Het voorstel voor de Aanpassingswet WNT is inmiddels bij de Tweede Kamer ingediend (Kamerstuk 33 715, nr. 2). Het wetsvoorstel strekt ertoe dat minder instellingen (Algemeen Nut Beogende Instellingen, ANBI’s, en bepaalde categorieën gesubsidieerde instellingen) onder de WNT zullen vallen. Het gaat vooral om instellingen die niet te maken zullen hebben met topfunctionarisssen van wie de bezoldiging het WNT-maximum overschrijdt, dan wel van wie op een andere wijze topinkomens worden gereguleerd. Deze instellingen zullen hierdoor alsnog worden gevrijwaard van allerlei administratieve verplichtingen, die de WNT met zich meebrengt. Voorts zorgt het wetsvoorstel voor de Aanpassingswet WNT voor enkele technische correcties en/of verduidelijkingen in de WNT. De wet zal grotendeels terugwerkende kracht hebben (tot 1 januari 2013) behalve in het geval dit nadelige gevolgen voor betrokkenen zou hebben.

Rechtsgedingen

NVZD

Op 11 januari jl. heeft de voorzieningenrechter van de Rechtbank Den Haag vonnis gewezen in het door de NVZD (Vereniging van Bestuurders in de gezondheidszorg) aanhangig gemaakte kort geding tegen de Staat over de WNT. De NVZD vorderde dat de Staat de WNT per 1 januari 2013 buiten toepassing zou laten voor zover de maximale bezoldigingsnorm uit de WNT (regime 1) ziet op zorginstellingen. De voorzieningenrechter heeft de vordering van de NVZD afgewezen. Volgens de rechter heeft de wetgever voldoende onderbouwd dat zorginstellingen een publieke functie vervullen en worden gefinancierd met publiek geld. Het onder regime 1 van de WNT brengen van de zorgbestuurders is daarmee geen «evident onredelijke keuze».

____

Pak de tekst over de WNT hierboven weer op en schrijf hem verder na de laatste zin.

Gegevens voor analyse:

____

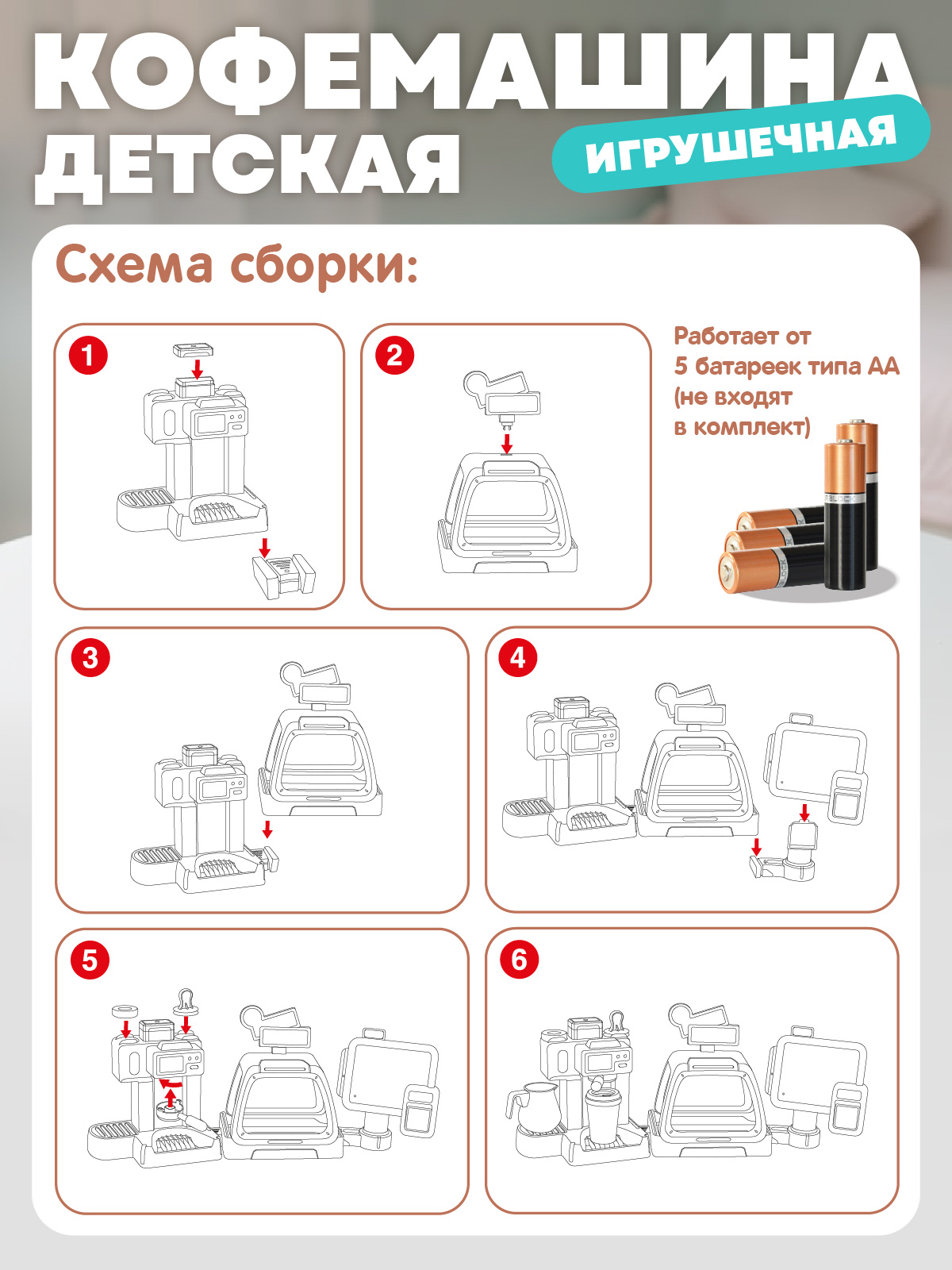 КОФЕМАШИНА ДЕТСКАЯ
ИГРУШЕЧНАЯ

Схема сборки:

1

2

Работает от 5 батареек типа АА (не входят в комплект)

3

4

5

6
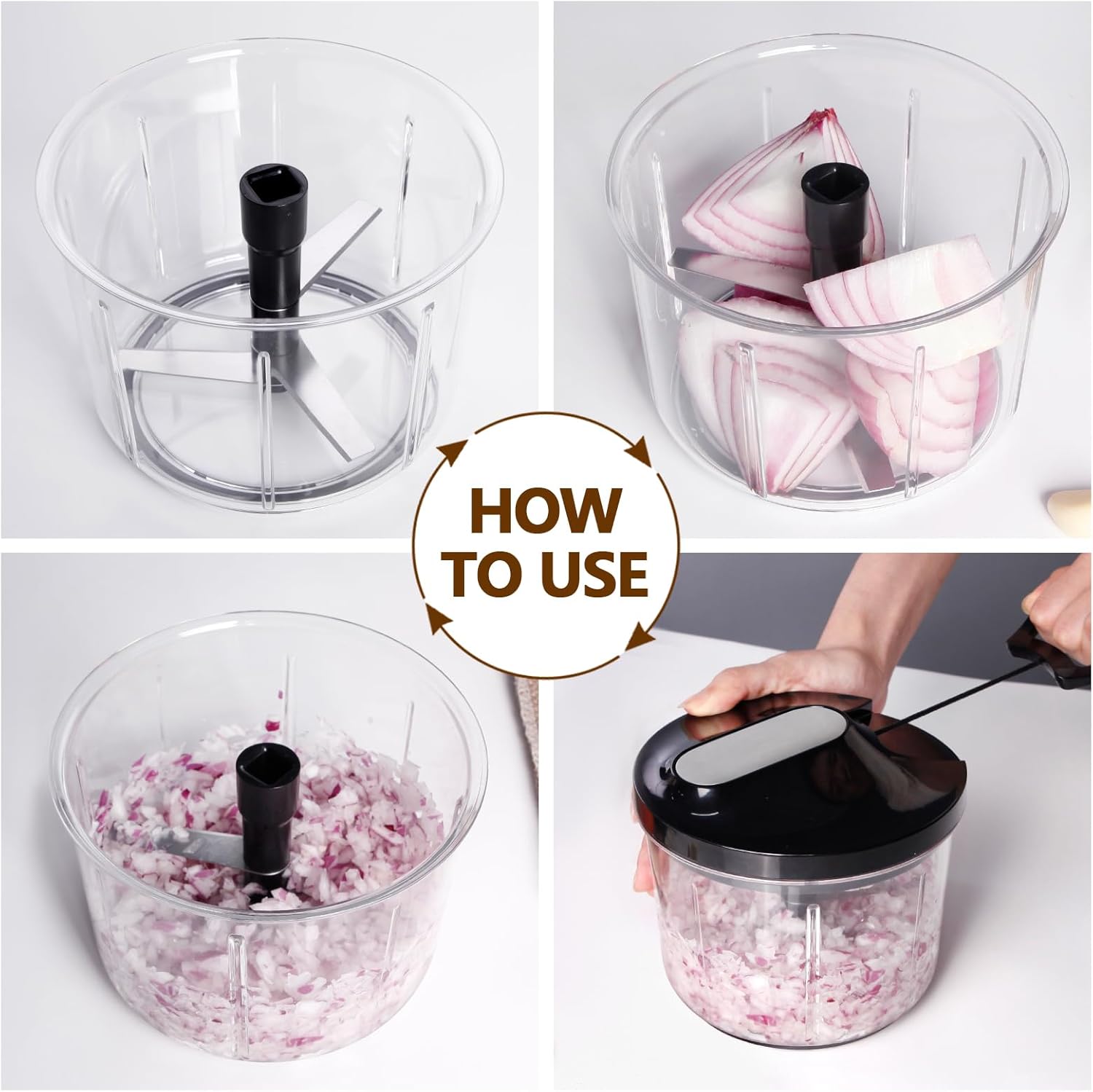 HOW TO USE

____

Antwoord:
VTW en NVBW

Op 26 april 2013 is de Staat door de NVBW (Nederlandse vereniging van bestuurders in woningcorporaties) en de VTW (Vereniging van Toezichthouders in Woningcorporaties) gedagvaard omdat zij vinden dat de woningcorporaties ten onrechte tot de semipublieke sector zijn gerekend en ook nog onder het zwaarste WNT-regime zijn gebracht. Met name de Regeling bezoldigingsmaxima topfunctionarissen toegelaten instellingen volkshuisvesting wordt ter discussie gesteld. De regeling zou tot onevenredige gevolgen leiden, zoals een forse achteruitgang in de bezoldiging. In het regeerakkoord is overigens afgesproken om de beloning van bestuurders van woningbouwcorporaties versneld aan te passen op basis van de WNT. De rechtbank heeft op 30 oktober 2013 uitspraak gedaan en de Regeling buiten toepassing verklaard, omdat zij nog onvoldoende onderbouwd zou zijn. De uitspraak wordt nu nader bestudeerd.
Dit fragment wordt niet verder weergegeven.